Twitter took to the New York Stock Exchange with a self-assessed value of $18bn and a share asking price of $26.

House prices saw their sharpest raise since May 2010 in October, according to Halifax. Prices rose by 6.9% and followed a 6.2% rise in September.

On Covered mag this week

In a week dominated by fireworks and oohing and aahing, Emily Bater told us why Bonfire Night is the best and David Jenkins shared a few fun facts about fireworks.

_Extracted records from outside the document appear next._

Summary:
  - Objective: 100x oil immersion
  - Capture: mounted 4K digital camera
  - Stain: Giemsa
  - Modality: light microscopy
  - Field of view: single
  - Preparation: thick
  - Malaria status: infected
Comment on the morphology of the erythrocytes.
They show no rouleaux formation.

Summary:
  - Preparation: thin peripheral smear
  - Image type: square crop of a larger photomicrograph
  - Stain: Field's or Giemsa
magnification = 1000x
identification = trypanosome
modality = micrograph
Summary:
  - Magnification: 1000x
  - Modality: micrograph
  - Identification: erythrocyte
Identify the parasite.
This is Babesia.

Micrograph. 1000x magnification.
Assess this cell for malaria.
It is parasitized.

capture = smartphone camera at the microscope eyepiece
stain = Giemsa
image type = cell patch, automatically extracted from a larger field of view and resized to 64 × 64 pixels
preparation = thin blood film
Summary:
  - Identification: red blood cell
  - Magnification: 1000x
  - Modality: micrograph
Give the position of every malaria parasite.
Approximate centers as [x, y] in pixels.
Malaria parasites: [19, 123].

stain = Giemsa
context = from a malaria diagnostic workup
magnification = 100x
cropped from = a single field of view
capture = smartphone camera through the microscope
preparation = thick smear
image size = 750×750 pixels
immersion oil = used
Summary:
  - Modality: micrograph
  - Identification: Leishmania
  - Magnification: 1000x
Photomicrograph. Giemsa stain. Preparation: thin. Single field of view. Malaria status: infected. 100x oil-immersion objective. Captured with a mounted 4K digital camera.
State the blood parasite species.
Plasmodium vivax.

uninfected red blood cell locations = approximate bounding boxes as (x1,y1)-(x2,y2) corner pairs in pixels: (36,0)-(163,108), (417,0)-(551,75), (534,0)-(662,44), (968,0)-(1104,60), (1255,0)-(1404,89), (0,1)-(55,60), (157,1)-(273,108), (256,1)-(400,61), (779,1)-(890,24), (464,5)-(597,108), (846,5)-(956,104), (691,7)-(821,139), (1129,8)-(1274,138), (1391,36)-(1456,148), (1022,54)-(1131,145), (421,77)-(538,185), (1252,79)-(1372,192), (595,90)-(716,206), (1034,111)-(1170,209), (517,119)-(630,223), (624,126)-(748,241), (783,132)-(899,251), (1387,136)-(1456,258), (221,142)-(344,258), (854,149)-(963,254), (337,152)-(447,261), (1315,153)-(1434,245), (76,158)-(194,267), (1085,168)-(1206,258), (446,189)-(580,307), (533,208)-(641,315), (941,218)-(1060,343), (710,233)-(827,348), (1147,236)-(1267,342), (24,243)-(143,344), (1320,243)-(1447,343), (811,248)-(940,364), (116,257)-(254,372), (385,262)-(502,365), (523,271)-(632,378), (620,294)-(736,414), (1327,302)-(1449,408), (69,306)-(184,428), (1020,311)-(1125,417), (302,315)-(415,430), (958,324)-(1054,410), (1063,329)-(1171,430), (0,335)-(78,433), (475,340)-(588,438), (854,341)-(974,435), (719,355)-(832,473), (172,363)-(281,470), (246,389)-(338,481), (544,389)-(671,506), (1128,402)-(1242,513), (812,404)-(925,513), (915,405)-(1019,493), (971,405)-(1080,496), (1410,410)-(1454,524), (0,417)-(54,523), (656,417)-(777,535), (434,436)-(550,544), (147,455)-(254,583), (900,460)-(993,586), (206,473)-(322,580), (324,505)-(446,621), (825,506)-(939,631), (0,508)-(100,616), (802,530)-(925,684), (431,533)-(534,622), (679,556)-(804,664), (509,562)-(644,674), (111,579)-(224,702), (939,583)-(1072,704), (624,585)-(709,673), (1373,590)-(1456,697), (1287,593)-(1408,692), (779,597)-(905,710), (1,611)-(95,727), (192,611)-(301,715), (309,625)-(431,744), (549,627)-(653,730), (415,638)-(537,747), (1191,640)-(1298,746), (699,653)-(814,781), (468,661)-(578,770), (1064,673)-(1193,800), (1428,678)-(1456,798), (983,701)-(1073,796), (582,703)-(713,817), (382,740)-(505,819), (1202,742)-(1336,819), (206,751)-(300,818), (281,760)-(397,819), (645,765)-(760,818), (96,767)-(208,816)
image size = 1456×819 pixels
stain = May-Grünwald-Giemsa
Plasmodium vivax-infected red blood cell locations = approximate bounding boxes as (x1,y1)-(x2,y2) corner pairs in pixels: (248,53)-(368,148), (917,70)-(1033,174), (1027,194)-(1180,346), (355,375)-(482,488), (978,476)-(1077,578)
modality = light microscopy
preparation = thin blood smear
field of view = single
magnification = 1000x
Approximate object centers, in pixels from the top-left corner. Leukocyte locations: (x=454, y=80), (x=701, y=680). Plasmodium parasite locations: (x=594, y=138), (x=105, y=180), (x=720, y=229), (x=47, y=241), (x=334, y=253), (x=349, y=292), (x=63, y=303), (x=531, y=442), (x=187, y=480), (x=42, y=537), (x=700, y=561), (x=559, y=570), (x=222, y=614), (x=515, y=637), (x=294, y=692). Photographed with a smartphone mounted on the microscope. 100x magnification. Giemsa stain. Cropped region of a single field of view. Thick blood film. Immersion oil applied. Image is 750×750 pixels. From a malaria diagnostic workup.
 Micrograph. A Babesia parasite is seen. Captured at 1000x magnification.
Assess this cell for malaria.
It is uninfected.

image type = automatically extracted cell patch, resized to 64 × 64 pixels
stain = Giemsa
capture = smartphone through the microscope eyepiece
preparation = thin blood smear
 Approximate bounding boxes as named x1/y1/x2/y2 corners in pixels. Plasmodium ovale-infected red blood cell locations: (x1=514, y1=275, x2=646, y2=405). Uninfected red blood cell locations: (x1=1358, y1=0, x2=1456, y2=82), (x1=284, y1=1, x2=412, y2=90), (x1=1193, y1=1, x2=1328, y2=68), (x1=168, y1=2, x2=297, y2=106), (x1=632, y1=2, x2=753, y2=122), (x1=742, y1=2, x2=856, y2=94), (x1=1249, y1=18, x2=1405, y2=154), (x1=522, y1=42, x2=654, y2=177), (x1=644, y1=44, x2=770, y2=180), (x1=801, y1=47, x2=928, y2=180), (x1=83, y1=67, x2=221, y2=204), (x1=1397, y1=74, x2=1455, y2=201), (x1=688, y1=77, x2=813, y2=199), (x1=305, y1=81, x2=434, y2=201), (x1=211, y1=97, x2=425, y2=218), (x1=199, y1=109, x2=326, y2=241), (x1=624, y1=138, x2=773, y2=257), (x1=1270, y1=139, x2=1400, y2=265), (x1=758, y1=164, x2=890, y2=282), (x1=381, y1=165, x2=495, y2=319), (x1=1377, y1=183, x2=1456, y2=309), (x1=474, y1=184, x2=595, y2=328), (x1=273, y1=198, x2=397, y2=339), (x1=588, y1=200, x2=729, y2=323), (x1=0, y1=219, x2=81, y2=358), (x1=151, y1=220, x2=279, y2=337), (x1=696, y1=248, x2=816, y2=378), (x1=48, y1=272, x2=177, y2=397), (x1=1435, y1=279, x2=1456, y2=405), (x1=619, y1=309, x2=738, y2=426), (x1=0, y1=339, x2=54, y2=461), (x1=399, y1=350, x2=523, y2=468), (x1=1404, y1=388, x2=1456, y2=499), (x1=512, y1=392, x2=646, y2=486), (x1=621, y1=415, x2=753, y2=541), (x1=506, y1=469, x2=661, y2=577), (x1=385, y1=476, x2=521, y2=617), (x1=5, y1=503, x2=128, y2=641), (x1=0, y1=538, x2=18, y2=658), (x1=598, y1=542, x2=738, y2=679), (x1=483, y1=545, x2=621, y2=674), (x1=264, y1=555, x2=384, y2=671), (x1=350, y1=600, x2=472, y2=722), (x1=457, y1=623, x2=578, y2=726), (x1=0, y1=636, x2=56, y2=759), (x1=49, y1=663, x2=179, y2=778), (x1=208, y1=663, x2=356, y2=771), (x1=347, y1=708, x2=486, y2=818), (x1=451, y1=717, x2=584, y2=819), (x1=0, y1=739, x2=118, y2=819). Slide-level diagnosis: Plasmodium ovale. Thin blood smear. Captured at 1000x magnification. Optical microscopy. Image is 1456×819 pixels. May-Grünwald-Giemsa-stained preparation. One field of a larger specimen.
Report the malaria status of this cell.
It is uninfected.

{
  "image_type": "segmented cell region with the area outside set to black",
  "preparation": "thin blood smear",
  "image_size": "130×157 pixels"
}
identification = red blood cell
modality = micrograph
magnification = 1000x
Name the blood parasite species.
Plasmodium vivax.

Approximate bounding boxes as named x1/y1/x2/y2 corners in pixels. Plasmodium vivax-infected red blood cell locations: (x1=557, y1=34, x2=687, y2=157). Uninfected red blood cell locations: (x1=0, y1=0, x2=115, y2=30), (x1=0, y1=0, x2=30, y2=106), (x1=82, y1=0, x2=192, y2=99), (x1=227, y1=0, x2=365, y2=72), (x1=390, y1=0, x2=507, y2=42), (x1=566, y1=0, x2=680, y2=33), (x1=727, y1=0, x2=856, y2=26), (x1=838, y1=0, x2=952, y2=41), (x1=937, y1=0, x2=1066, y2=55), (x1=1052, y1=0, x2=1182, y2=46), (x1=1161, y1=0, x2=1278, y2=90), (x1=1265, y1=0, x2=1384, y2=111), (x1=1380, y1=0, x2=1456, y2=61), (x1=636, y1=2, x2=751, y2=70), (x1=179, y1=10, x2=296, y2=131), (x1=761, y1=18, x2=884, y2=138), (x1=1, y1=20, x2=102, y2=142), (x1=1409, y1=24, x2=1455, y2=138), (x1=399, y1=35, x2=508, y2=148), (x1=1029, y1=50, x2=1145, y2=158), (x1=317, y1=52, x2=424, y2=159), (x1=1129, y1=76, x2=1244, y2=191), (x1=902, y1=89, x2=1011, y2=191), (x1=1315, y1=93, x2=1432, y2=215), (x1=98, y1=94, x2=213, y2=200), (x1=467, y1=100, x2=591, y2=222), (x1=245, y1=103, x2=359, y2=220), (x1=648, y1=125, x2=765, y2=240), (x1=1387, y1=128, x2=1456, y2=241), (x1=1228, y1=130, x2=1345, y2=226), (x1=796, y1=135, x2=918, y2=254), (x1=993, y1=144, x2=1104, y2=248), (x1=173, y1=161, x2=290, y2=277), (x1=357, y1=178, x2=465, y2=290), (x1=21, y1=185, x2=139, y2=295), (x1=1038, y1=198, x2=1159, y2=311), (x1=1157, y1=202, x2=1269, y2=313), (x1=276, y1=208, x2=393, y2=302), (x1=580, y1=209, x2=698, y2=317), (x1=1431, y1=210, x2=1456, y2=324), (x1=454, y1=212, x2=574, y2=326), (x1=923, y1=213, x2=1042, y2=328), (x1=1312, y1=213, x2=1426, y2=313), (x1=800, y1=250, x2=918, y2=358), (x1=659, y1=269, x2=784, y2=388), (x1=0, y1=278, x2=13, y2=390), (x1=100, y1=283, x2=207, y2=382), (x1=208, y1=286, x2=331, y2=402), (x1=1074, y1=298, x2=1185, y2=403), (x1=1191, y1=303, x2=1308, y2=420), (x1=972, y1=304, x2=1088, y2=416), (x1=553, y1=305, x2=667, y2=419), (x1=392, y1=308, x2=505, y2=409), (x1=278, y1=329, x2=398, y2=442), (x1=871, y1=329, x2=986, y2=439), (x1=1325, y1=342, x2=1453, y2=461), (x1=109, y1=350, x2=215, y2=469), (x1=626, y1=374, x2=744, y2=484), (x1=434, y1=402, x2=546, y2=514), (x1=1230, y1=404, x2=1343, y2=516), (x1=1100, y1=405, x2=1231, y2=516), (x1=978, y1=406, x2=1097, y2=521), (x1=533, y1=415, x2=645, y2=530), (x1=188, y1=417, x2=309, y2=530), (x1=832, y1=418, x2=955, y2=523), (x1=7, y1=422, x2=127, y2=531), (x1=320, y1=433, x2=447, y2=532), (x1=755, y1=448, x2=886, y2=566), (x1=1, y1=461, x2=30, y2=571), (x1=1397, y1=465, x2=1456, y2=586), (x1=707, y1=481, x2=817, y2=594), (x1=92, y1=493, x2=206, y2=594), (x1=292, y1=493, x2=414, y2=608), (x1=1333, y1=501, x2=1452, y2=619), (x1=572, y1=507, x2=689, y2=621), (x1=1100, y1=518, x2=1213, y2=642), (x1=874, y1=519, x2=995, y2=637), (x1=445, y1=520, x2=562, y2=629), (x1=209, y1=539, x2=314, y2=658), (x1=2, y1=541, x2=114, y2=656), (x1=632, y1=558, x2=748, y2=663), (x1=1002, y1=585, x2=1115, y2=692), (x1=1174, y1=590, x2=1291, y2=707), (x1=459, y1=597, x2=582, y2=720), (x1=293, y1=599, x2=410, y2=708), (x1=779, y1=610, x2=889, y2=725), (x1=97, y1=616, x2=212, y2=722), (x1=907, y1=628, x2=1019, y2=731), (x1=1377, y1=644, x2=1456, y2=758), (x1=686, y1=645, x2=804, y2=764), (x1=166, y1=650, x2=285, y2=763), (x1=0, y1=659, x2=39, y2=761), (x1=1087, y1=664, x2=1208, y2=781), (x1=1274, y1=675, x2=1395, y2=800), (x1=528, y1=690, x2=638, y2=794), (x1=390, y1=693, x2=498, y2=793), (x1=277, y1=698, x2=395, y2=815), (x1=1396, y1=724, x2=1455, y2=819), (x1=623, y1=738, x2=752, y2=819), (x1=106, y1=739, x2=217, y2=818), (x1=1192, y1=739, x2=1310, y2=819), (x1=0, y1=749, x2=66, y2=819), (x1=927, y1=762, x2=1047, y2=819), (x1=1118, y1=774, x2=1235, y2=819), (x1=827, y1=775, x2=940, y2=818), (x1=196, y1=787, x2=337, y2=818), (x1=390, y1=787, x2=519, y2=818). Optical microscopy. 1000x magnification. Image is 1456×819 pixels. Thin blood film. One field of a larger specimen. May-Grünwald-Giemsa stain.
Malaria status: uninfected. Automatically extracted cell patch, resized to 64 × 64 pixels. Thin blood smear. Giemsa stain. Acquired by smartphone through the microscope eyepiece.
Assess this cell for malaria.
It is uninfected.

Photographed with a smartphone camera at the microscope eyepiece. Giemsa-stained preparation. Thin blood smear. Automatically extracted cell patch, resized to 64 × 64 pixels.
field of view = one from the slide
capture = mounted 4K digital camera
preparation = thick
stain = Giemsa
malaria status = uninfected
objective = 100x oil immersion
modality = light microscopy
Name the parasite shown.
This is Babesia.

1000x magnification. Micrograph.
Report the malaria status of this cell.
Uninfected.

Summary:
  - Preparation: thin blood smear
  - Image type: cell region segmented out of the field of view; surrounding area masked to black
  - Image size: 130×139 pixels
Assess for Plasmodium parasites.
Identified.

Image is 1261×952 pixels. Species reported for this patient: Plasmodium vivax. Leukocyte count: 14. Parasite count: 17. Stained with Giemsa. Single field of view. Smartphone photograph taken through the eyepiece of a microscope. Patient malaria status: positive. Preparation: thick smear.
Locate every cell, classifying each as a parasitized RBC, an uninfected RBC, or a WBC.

Graham Thomas asked if 4G is about to get prohibitively expensive for customers.

Abbie Laughton-Coles asked what alternatives are available to energy customers who want to jump off the big six ship and sail solo.

Who doesn't love dogs? Who doesn't love pubs? Neil Tague gives us a few dos and don'ts to get the most out of this match made in heaven.

Pug enthusiast Daniel Bevis took the Peugeot 208 GTI for a test drive to see if it lived up to its famous forebears and gave the lowdown on how to stay safe on the roads during winter.

And finally…

News that driverless cars - or "pods", as they've been coined - will invade the streets of Milton Keynes from 2017 may come as a surprise to some, but since its inception in the 1960s the conurbation has been a town of the future.

The "pods" will be tested for the first time in a UK town after the government allotted £1.5m to the project. You'll be able to book a pod through an app on your smartphone and check your emails and browse the internet while on the go.

But surely, the Money Shot muses, these "pods" are just a small step? Where are the hover cars we were promised in Star Wars and Total Recall? The flying cars in Blade Runner and Fifth Element? These "pods" are all well and good, but we want to drive around pretending to be Luke Skywalker and Bruce Willis. Blade Runner is set in Los Angeles in 2019, so Milton Keynes has got six years. We believe in you, Milton Keynes.